Tak więc delikatnie stresuję się mapą w tym roku, ale postanawiam start potraktować mocno-treningowo-nawigacyjnie, wszak północ od południa odróżniam, ślaczki na mapie kojarzę, a z wszelkiego rodzaju kółkami, krzyżykami i innymi pierdołami zdążyłam „opatrzeć się” na poprzednich rajdach. Poza tym mapy zawsze są po jednej na łeb, Radek z pewnością da radę mnie kontrolować.

Że organizator rozwiązał ten problem bardzo szybko, zdziwiłam się nie tylko ja, ale również pozostałe teamy…

Przygotowania sprzętowe w tym roku idą równie opornie, co kondycyjne. Brakuje mi JEDYNIE: jednego roweru, dwóch mapników, jednego kompasu, kompletu błotników i okularów do jazdy przy słabym świetle. Koleżanka, kolega+ sklep, koleżanka, Auchan, Auchan. A! I jeszcze partner. Wycieczka na lotnisko – mam wszystko.

Budzik dzwoni w sobotę o 6 rano. Po raz kolejny zastanawiam się, po co ja to robię i gdzie tu miejsce na przyjemność o takiej godzinie? Zwlekam się z wyra, ostatnie poprawki i przepakowania, ruszamy do Żor.



Szybciutko ogarniamy rowery i rejestrację. Na odprawie technicznej przed startem dostajemy… mapę sztuk raz. „Tylko jedna?” – to samo pytanie płynie z różnych ust jak mantra.




Cóż… Radkowi zostaje odebrana możliwość kontrolowania mnie. Ostatnie minuty poświęcamy na intensywne wpatrywanie się mapę, rozważanie możliwych wariantów, decyzje, czy lepiej krócej lasem, czy na około asfaltem. Mazakiem zaznaczam wybraną trasę, co później mocno ułatwi szybkie orientowanie się.

# [Dostarczony materiał]
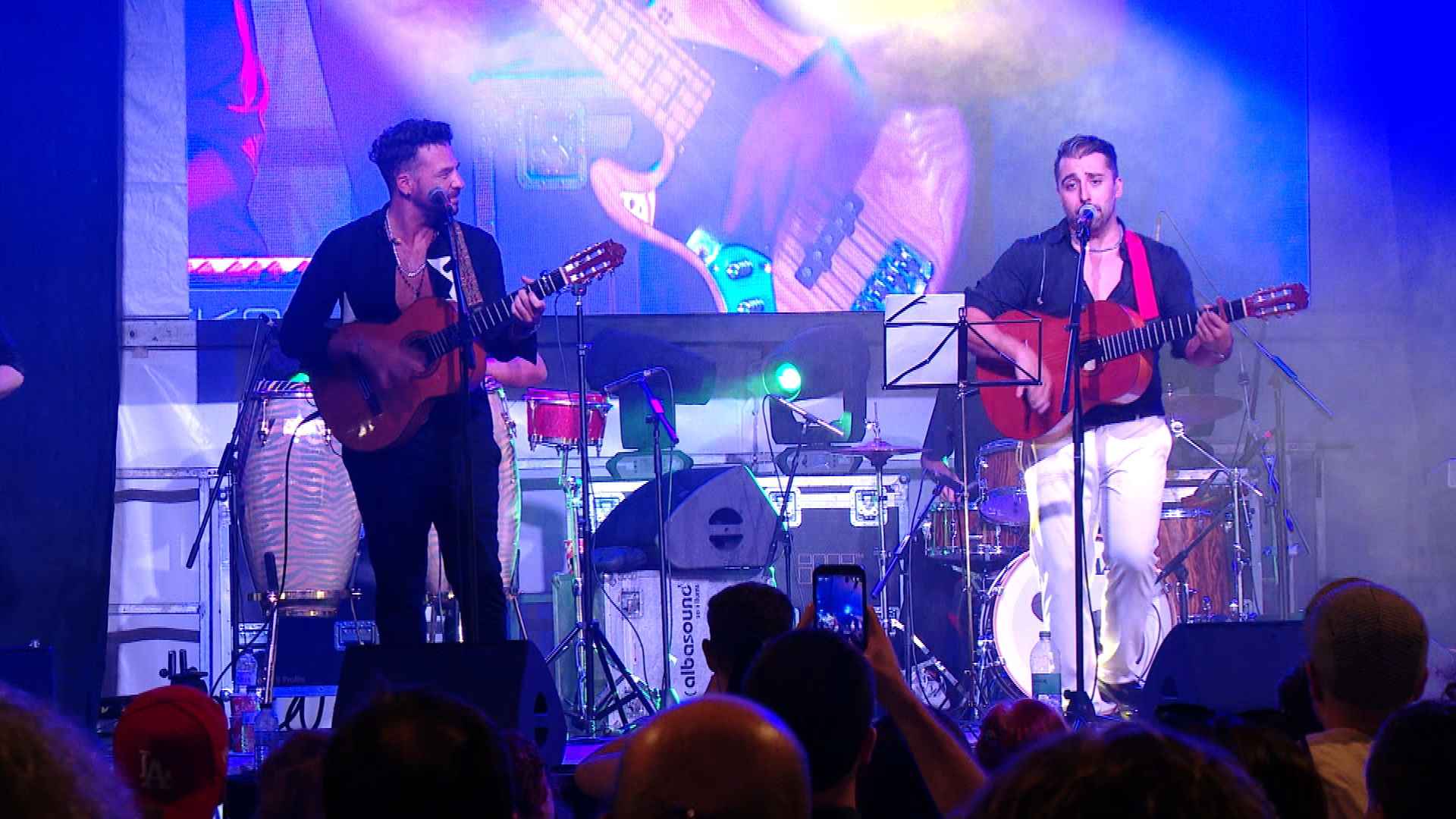 Rumba Tour a la plaça de Catalunya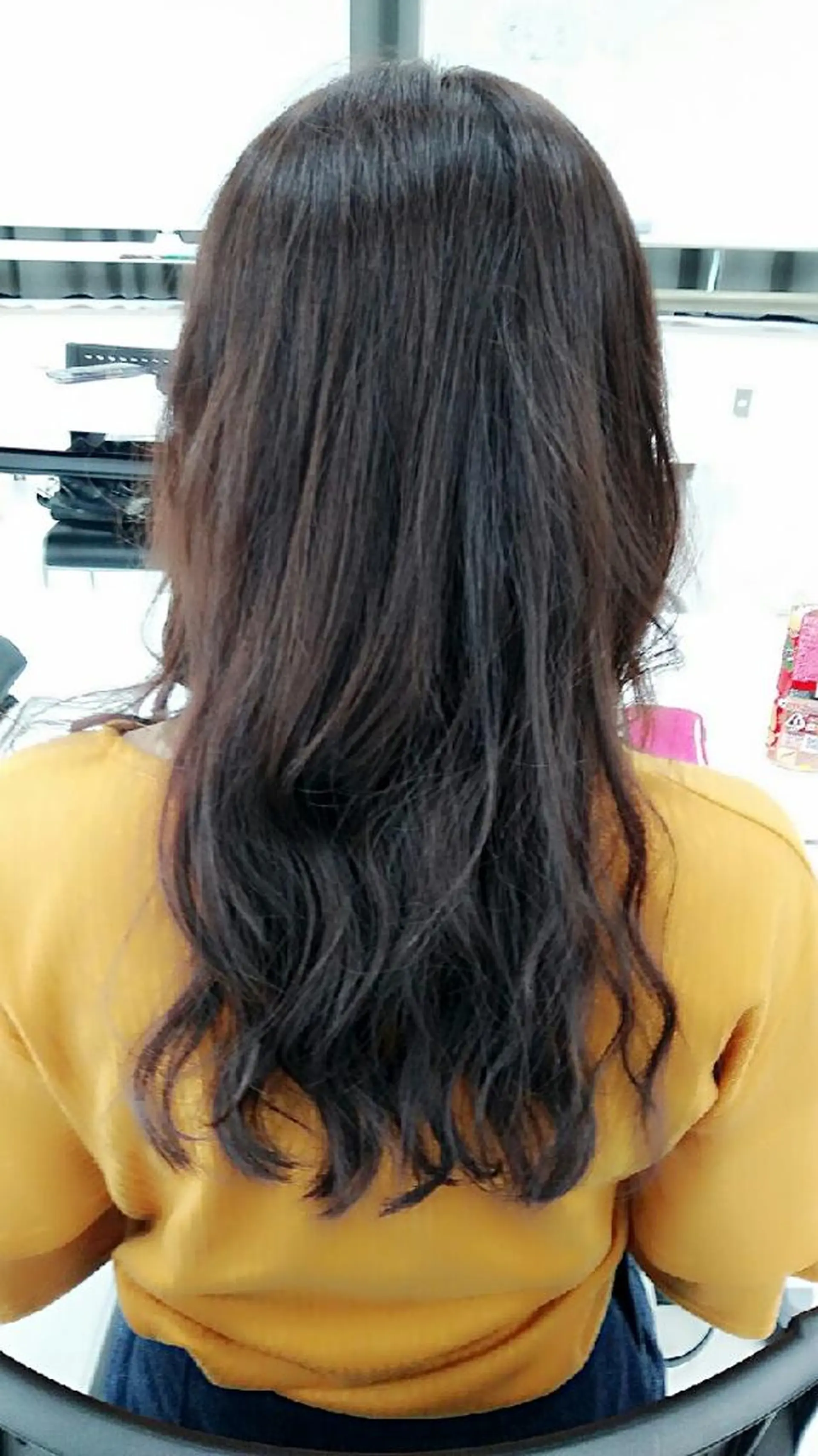 ロング カラー ブラウンカラー ナチュラルブラウン 似合わせカラーリスト 佐竹　舞🌼のヘアスタイル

# [Polecenie A]
O której godzinie dzwoni budzik w sobotę według relacji z rajdu?
# [Polecenie B]
Kontynuuj relację z rajdu od miejsca, w którym się urywa.
Wiersze nie mają żadnego związku z relacją z rajdu.

# [Odpowiedź A]
O 6 rano.

# [Odpowiedź B]
Z rowerami ustawiamy się na linii startu pod halą sportową, tłum gęstnieje…


- Ja proponuję, żebyście na starcie ustawili się… w kierunku startu!

Na twarzach zawodników konsternacja, pomieszana ze zdziwieniem. W końcu tłum wybucha śmiechem i obraca się o 180 stopni. Tak będzie łatwiej ;)

3,2,1… poszli! Nie patrząc na mapę przecinam miasto, zdecydowanie bycie „na swoim terenie” w tym momencie trochę pomaga. Z kilkoma zespołami docieramy do Muzeum Ognia, szybkie spojrzenie w lewo, w prawo i urządzamy spektakularny przelot przez wiślankę. Nie zwalniając tempa odbijamy w boczną drogę, za chwilę zjeżdżamy w las. Pomimo tego, że jedziemy w grupie, spoglądam co chwilę na mapę i stwierdzam, że na razie nie jest źle, jestem w stanie kontrolować pozycję. Dojeżdżamy do pierwszego punktu, wbiegam w dół w krzakach, na karcie startowej czynię honory perforatorem, po czym uświadamiam sobie, że przecież to miało być zadanie Radka. Wracam biegiem do roweru, kartę oddaję partnerowi, ruszamy dalej, nadal w grupie. 

Do kolejnego punktu docieramy szybko, na miejscu dziwne zjawisko: wszyscy stoją na drodze, po krzakach początkowo biega tylko jedna osoba. Po chwili ów zawodnik schyla się nad rowem i zastyga w bezruchu. Powoduje to natychmiastowe uruchomienie pozostałej rajdowej masy. W sumie śmiesznie to wygląda, zachowanie stada przywodzi mi na myśl przysłowiowe sępy. Radek szybko podbija punkt, wskakujemy na rowery, próbujemy pędzić, ale od peletonu nie jesteśmy w stanie uciec. Radek próbuje mocniej naciskać na pedały, ale hamuję go szybko, wszak formy nie mam, nie ma sensu ryzykować,  że spalę się na starcie, a rajdowe życie pokazuje, że w połowie trasy grupa i tak będzie potężnie już rozciągnięta.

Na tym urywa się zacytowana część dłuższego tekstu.